葬式のためだけの場所ではなかったのだ。今こそ本来の寺の姿に戻す時ではないか?
昔の檀家制度に捕らわれず、子供や若者も気楽に足を運べる場所にするのだ〉
何とツクツクは実家の寺を継ぐのを前提に、将来寺を繁栄させるにはどうすべきか思案していたのだ。読書家だけあって経営学の本や作家の箴言などの引用もある。
独り言を書きなぐったような中途半端な文章もあった。
〈心に悩みがある者が自由に語れるように場所を提供するのだ。
坊主が上から説教するのではない。互いに語り合うのだ。
匿名の自助グループ方式はどうだろう?
名前はたとえば〝鰯の頭クラブ〟とか?〉
礼司はおにぎりを食べながら自然にくすくす笑っているのだった。
何だかんだ言って、ツクツクは家を継ぎ寺を繫栄させようとしていた。常にまっすぐ前を見つめていたのだ。笑っているうちに涙がにじみそうになる。
あわてて目をこすりながら別のファイルを開いて見る。こちらには特に名前はなかった。
〝0917〟という番号が付いているだけである。
〈今日からまた大学一年生である。同級生より二年遅れての再出発である。実家から新キャンパスに電車で通うのだ。通学時間も無駄にしないで勉強しよう。〉
四月一日の日付の後に決然と書いてある。
大学に復学する時に日記を始めたらしい。
〈ヒストリア・グルニエの部室でマッツンに会った。相変わらずの方向音痴である。〉
と自分のことを記されているのに、またくすくす笑ってしまう。
〈マッツンが髪にパーマをかけて来た。ファッショナブルになってたいそうなイメチェンである。本キャンパスに移ってから以前と随分変わったように見える。〉
礼司は読んでいるうちに次第に笑みが消えて来た。これは日記なのか?
〈マッツンは一年生の頃とはずいぶん印象が変わった。明るく積極的になっている。春の新歓イベントもマッツンの提案で新しい計画が進んでいる。〉
日付を追って読むほどに礼司のことばかり書き連ねてある。気になるのはところどころに出て来る、
〈マッツンには裕奈という彼女がいるのだ〉
〈マッツンの恋人は女性なのだ〉
〈マッツンはまともな男性なのだ〉
といった文章である。
礼司は席を立っておにぎりを食べ終えた皿を流しで洗う。ついでにお茶など淹れながら、今夜はもうあのファイルを読むのは止めようと考える。追い追い読めばいいのだ。
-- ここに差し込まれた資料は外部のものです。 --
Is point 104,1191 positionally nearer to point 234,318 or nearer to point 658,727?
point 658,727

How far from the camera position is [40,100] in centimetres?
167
〈おそらく自分は僧侶になって寺を継ぐ。一生独身を貫く。それでいいのだ。〉
なのに礼司は台所を片付けてお茶を啜りながらも読むのをやめることが出来なかった。
〈マッツンは単なる学生時代の親友なのだ。それ以上でもそれ以下でもない。
マッツンが裕奈と(他の女性かも知れないが)結婚式を挙げる時には笑顔で祝福するのだ。〉
そうしてとうとう見つけてしまったのだ。
〈マッツンを愛している〉
唇を噛み締めた。
〈親友ではない。恋人になりたい。セックス込みのつきあいをしたいのだ。〉
何とはなしに辺りを見回した。部屋には誰も妖 もいなかった。
〈結ばれたい。
否! そんな薄汚い性欲でマッツンのような清廉な男を穢してはならない。
一人で勝手に好きになっているだけだ。そしていずれは失恋する。
いいのだ。自分は生涯独身の坊主なのだから。〉
何故だか頭から血の気が引いた。目が潤んでいると思えばキーボードにぱたぱたと涙が落ちて来る。礼司は呆然としたまま泣いているのだった。
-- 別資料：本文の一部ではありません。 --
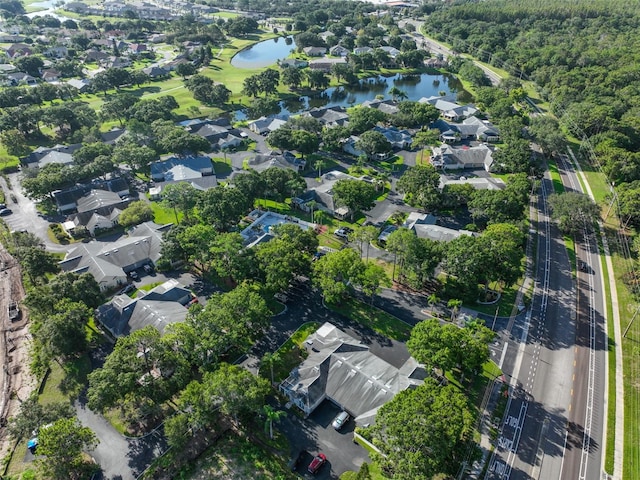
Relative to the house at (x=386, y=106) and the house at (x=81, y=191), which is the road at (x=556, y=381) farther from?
the house at (x=81, y=191)

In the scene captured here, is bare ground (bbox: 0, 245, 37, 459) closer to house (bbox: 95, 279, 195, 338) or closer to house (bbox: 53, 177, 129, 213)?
house (bbox: 95, 279, 195, 338)

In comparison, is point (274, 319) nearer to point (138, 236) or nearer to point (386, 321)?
point (386, 321)

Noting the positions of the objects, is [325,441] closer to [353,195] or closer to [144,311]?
[144,311]

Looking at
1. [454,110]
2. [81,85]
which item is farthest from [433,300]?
[81,85]

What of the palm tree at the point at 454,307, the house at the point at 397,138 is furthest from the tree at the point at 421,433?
the house at the point at 397,138

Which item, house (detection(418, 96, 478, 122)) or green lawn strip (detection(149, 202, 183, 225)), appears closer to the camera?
green lawn strip (detection(149, 202, 183, 225))

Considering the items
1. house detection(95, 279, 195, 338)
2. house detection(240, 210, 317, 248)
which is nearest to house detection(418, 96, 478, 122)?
house detection(240, 210, 317, 248)
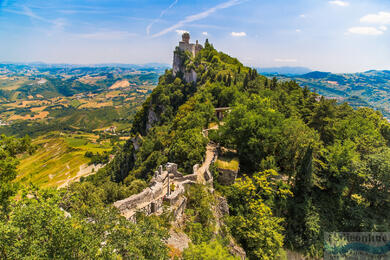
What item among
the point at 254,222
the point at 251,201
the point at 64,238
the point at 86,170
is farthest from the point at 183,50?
the point at 64,238

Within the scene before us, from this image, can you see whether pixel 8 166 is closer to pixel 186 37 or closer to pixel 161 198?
pixel 161 198

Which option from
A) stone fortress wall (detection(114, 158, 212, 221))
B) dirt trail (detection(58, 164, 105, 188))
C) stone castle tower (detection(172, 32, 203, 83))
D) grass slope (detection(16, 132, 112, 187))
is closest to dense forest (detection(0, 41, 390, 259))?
stone fortress wall (detection(114, 158, 212, 221))

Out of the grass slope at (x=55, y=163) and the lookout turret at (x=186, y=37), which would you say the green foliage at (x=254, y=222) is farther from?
the lookout turret at (x=186, y=37)

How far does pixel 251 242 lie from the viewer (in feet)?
59.3

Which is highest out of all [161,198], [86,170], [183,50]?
[183,50]

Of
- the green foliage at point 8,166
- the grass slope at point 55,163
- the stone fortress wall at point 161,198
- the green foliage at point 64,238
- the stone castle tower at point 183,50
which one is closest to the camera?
the green foliage at point 64,238

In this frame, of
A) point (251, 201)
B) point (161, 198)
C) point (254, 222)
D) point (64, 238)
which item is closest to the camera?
point (64, 238)

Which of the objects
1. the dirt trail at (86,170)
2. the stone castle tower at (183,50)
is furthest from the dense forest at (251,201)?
the dirt trail at (86,170)

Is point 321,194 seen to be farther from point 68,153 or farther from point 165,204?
point 68,153

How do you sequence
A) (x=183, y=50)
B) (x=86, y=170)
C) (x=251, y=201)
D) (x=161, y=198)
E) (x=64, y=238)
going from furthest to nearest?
(x=86, y=170) → (x=183, y=50) → (x=251, y=201) → (x=161, y=198) → (x=64, y=238)

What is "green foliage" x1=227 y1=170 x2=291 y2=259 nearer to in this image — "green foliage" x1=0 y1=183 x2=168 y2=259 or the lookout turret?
"green foliage" x1=0 y1=183 x2=168 y2=259

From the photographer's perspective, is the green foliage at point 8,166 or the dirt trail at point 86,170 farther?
the dirt trail at point 86,170

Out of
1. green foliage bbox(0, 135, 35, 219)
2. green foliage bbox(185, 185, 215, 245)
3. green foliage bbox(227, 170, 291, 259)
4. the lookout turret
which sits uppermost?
the lookout turret

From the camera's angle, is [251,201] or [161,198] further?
[251,201]
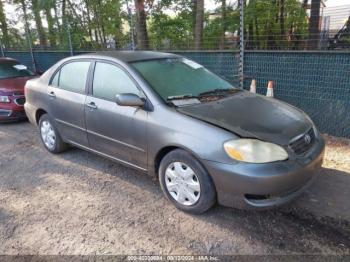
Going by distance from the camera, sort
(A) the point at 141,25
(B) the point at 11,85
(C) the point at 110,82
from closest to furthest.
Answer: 1. (C) the point at 110,82
2. (B) the point at 11,85
3. (A) the point at 141,25

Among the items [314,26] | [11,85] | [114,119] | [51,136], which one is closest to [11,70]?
[11,85]

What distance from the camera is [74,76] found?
4.46 metres

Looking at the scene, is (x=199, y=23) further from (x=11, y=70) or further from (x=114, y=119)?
(x=114, y=119)

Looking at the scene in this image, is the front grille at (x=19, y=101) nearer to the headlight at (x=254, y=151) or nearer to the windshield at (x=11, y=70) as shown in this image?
the windshield at (x=11, y=70)

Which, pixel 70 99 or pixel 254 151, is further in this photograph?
pixel 70 99

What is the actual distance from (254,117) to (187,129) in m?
0.71

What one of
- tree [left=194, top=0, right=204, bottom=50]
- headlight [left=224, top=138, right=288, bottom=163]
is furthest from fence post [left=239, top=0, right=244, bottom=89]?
headlight [left=224, top=138, right=288, bottom=163]

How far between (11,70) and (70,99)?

記憶の泥沼に沈めた言葉がぼこぼこと猛毒の気泡のように意識の表層に浮かんで来る。
「君、ゲイでしょう?」
そう言ったのだ。いや自分ではない。中園龍平が言ったのだ。
あの地下鉄駅で別れて階段を上りかけたのにホームに取って返した。そして笑顔を浮かべるツクツクに言ったのだ。
「ごめん、ツクツク。さっきのちょっと味見したい」
そうして金色のラベルのドリンク剤を分け合って飲んだのだ。有田はとても嬉しそうだった。
「瓶は僕が捨てとくよ」
手を出して空き瓶を受け取った。手と手が触れて有田が恥ずかしそうな笑顔で線路の奥を覗き込んだのを覚えている。地下鉄が来るのを待ちわびているかのように。
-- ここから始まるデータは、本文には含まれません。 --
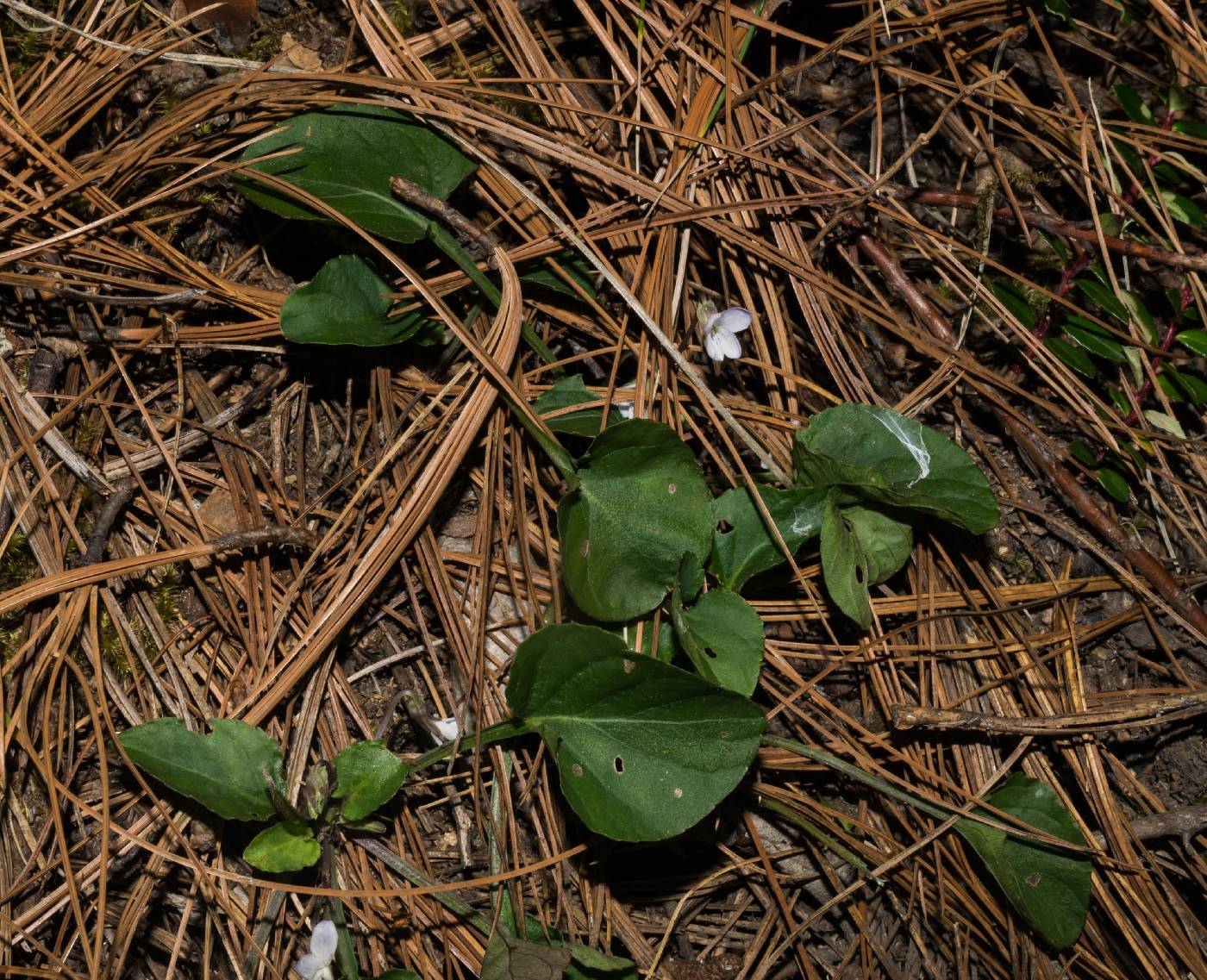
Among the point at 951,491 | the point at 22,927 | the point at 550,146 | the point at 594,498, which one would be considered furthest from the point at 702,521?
the point at 22,927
龍平は(礼司は)瓶を斜め掛けバッグの中に入れながらあの台詞を放ったのだ。
「君、ゲイでしょう?」
にっこり笑って有田の目をまっすぐに見つめたのだ。
笑顔の残った口許のまま有田津久志は固まっていた。
「同性愛者なんだ? キモイな。もう僕に近づかないで欲しいな」
言ったのは中園龍平だ。だがその言葉が発されたのは松橋礼司の口なのだ。
そうして龍平は(礼司は)身を翻して地下鉄の階段を駆け上った。背後から迫って来るのは、けたたましい警笛と急ブレーキの音である。断末魔の悲鳴など聞こえなかった。
礼司は(龍平は)明るい街に飛び出して、何ならスキップでもしそうな足取りで帰って行ったのだ。
「キイ、イイイィーーーッ!! キイイィーーッ!!」
ガラスを爪で引っ掻くような音が聞こえる。礼司の喉から発せられている。房事の最中に音丸に首を絞められた龍平が発した喜悦の悲鳴にも似ていた。